Molti gli argomenti che i vari relatori hanno posto all’attenzione della vasta ed attenta platea, ma il punto che maggiormente ha catturato l’interesse generale è quello riferito alla proposta di legge “Ordinamento della Polizia Municipale” che dovrebbe modificare la legge quadro n. 65 del 7 marzo 1986.
Poiché, tra l’altro, si ritiene che il citato testo normativo è ormai vetusto rispetto all’evoluzione legislativa, che conduce sempre più verso una maggiore e piena autonomia degli Enti locali, sulla base dell’evoluzione del principio “costituzionale” dell’equiordinazione dei vari Enti (Stato, Regioni ed Enti Locali) che costituiscono la Repubblica, risulta necessario adeguare l’ordinamento della Polizia Locale.
A tal proposito con una recente delibera di Consiglio Comunale si è anche deciso di far voti al Parlamento Italiano affinchè proceda, nel più breve di tempo possibile, all’approvazione della sopra menzionata proposta di legge, ossia: “Ordinamento della Polizia Municipale”.

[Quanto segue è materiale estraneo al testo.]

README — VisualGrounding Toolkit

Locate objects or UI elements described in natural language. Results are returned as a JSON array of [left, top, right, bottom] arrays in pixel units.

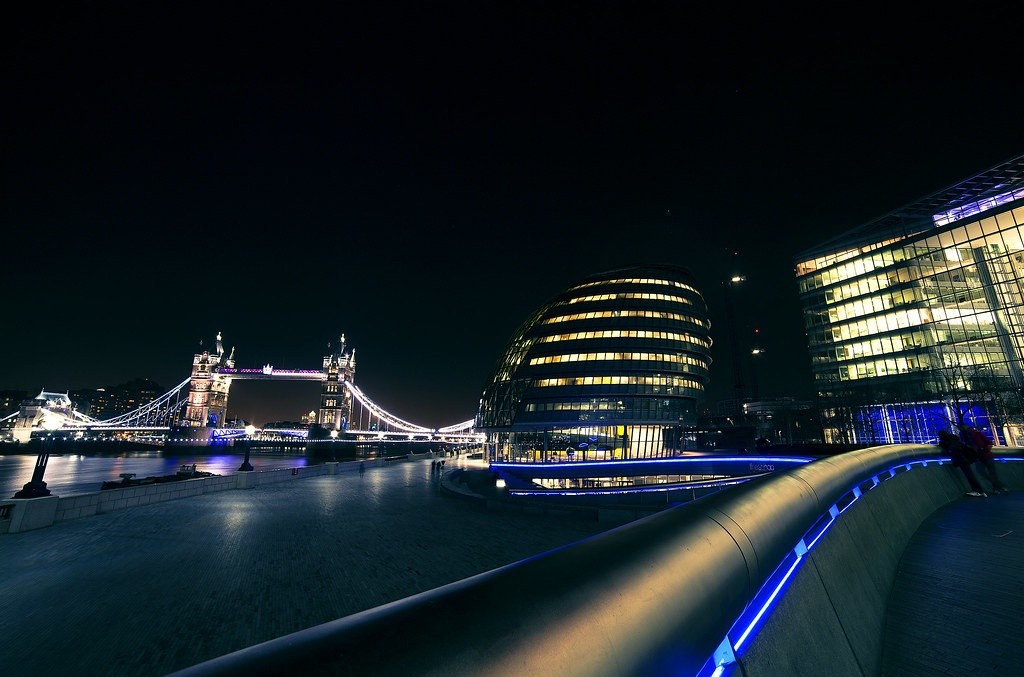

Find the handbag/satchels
[[965, 448, 978, 464]]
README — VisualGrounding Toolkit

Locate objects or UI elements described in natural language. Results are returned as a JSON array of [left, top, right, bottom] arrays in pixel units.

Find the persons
[[935, 420, 1011, 498]]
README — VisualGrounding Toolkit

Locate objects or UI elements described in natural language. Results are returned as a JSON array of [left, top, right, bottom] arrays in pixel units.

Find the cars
[[679, 433, 716, 452], [740, 437, 773, 456]]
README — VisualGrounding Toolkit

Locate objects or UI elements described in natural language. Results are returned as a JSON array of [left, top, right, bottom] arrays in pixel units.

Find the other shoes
[[966, 491, 988, 498], [993, 487, 1008, 495]]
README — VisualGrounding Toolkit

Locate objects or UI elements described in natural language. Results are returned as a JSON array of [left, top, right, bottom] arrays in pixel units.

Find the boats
[[164, 415, 248, 456], [100, 464, 220, 490]]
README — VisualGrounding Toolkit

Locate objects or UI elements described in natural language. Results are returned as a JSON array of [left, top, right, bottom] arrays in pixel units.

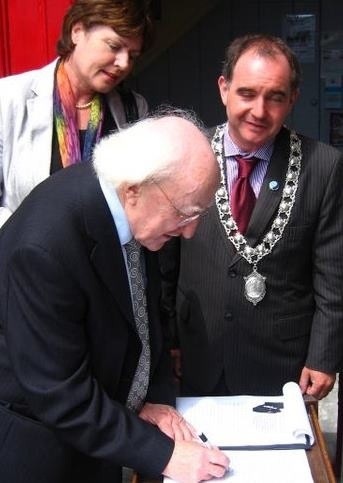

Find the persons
[[0, 117, 231, 483], [158, 35, 342, 401], [0, 0, 147, 232]]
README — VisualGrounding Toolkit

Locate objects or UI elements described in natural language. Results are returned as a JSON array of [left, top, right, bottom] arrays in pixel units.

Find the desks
[[160, 396, 336, 483]]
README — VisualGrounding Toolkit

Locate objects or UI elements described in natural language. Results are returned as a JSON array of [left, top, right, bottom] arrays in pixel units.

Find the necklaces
[[75, 100, 93, 109], [210, 119, 303, 303]]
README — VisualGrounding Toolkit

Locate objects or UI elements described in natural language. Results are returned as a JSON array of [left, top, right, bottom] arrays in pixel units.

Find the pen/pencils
[[198, 431, 213, 451]]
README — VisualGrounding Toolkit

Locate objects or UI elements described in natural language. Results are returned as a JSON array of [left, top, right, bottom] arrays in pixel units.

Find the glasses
[[152, 178, 209, 227]]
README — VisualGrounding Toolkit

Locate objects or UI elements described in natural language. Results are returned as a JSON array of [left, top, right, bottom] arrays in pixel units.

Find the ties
[[230, 154, 260, 236], [122, 238, 152, 483]]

La relazione esplicativa al progetto di legge precisa quanto segue: - è indubbio che il processo di riforma costituzionale aveva anche l’obiettivo conclamato di stabilizzare le innovazioni introdotte con la legislazione ordinaria, ma sarebbe fuorviante ritenere che la nuova disciplina costituzionale contenga soltanto delle disposizioni “bilancio”. A nostro avviso, infatti, sono diverse e significative le novità ed alcune di queste appaiono suscettibili di determinare l’illegittimità sopravvenuta di alcune precedenti scelte legislative. Anche nel caso della Polizia Locale, il quadro di riferimento costituzionale appare sostanzialmente modificato rispetto alle proposte di riforma della legge 65/86 redatte nel corso della precedente legislatura. Probabilmente i tempi non sono ancora maturi per mettere compiutamente a fuoco tutte le novità e per valutarne gli effetti sulla disciplina della materia; è possibile, tuttavia, sottolineare alcuni dei pilastri portanti del nuovo edificio costituzionale.
E’ noto che la legge 65/86 non aveva ad oggetto la polizia amministrativa, bensì l’organizzazione dei servizi di polizia locale, non attiene alla regolamentazione della funzione polizia amministrativa, ma alla definizione di principi organizzativi cui l’ente locale si deve attenere nell’organizzare il servizio in altri termini, la disciplina del servizio di polizia locale è parte della problematica dell’autonomia ordinamentale ed organizzativa del Comune, mentre la funzione di polizia amministrativa rappresenta una tra le molteplici funzioni che il Comune esercita necessariamente attraverso il Corpo di polizia municipale.
Pertanto si richiede di riconsiderare la tendenza ad innovare la disciplina della materia attraverso l’approvazione di una nuova legge generale sull’ordinamento della Polizia Municipale, così come è avvenuto nel corso della precedente legislatura.